This isn't it though for the layout editors. There's one more feature implemented with the Custom layout Editor, and that's the ability to couple the Composer with it to create joystick files, graphically. The way this works is that you first of all display with the Custom Layout Editor, textboxes for each hat and button, surrounding the joystick and throttle images. You then fill these with templates that come with Foxy or ones you've created, so that each text box contains blank statements for the appropriate hat and button.
Then with the composer, you just get busy double clicking on the macros that you want inserted beside all these statements, and they appear beside each hat and button. Effectively, it's like having Foxy's Editor all broken up into individual chunks, and placed in the right position beside each hat and button.
The beauty of programming like this is that you can see immediately where all your macros are going to be placed. So, if you tend to program so that you program all the /D position macros first, then now you can do so. You just select the /D line for a particular hat/button, double click the macro in the Composer that you want there, and there it appears. When you're done, you just tell Foxy to create joystick file from the layout, and it does just that, with the joystick file transferred over to Foxy's main Editor for you to add any finishing touches to it.
It's pretty difficult for me to impress upon you just how superb these layout editors are - but I hope I've given you an idea that what we're dealing with here is something us Thrustmaster users have never had before. The use of the layout editors is brilliantly illustrated with the tutorials on the CD, so nobody will have any problems in learning how to use them effectively.
What else is on the CD?
You've probably realised by now that Fox Two Pro impresses the hell out of me, and it's damned cheap for what you're getting. But it's ridiculously priced when you consider just what else is on the CD. James really has put together a CD that has everything you'll ever need on it. We're talking about 148Mb of goodies here. So here's what else is on it:
- Mystic's Six Degrees of Freedom: Mystic has worked closely with James, particularly with Fox One, and was one of the principle beta testers for the Pro version. For those of you who don't know who Mystic is, he hosts one of the most popular Thrustmaster sites on the net, with a large array of files for Thrustmaster users to use with the latest sims. He's created a special version of his site for inclusion with Fox Two Pro, and this is a blessing in disguise for many users, as on the CD, you have excellent, tried and tested files, ready to use straight away with your sims, combined with custom made graphical layouts that you can display and print off to help you learn these files.

______________________________

*DIRECTIONS*
[1] Can you quote the Fox Two Pro review word for word from "It's pretty difficult" up to and including "use them effectively."?
[2] How would you put this sentence from the Fox Two Pro review into Spanish: "The beauty of programming like this is that you can see immediately where all your macros are going to be placed."

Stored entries
______________________________

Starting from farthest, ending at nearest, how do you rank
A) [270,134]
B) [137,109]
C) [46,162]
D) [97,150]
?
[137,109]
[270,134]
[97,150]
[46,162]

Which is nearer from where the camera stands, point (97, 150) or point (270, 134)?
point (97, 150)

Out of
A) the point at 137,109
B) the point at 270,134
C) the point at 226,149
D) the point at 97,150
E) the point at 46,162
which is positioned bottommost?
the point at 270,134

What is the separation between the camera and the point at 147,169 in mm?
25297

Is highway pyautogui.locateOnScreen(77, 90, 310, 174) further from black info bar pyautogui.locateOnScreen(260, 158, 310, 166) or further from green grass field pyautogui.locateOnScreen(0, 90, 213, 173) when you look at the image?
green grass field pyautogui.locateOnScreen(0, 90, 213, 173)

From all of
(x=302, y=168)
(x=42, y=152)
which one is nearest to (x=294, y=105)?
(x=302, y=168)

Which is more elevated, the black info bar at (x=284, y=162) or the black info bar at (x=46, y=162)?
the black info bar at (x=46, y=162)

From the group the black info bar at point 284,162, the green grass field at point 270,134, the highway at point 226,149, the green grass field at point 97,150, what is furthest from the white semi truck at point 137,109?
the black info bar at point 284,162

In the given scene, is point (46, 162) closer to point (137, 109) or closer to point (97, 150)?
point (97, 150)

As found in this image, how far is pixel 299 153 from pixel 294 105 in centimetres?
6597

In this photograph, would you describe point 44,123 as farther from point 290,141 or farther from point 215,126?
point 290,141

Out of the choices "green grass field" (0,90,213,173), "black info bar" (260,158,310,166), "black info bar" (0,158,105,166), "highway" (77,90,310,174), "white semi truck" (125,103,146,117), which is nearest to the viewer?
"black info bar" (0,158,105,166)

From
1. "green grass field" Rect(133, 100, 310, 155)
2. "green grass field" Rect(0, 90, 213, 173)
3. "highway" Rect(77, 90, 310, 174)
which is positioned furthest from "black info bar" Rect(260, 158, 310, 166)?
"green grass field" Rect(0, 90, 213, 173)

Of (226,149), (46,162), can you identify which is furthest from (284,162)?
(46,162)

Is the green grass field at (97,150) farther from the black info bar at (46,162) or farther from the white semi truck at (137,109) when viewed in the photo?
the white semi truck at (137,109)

______________________________

*RESULTS OF THE TASKS*
[1]
It's pretty difficult for me to impress upon you just how superb these layout editors are - but I hope I've given you an idea that what we're dealing with here is something us Thrustmaster users have never had before. The use of the layout editors is brilliantly illustrated with the tutorials on the CD, so nobody will have any problems in learning how to use them effectively.

[2] Lo bueno de programar así es que puedes ver de inmediato dónde se van a colocar todas tus macros.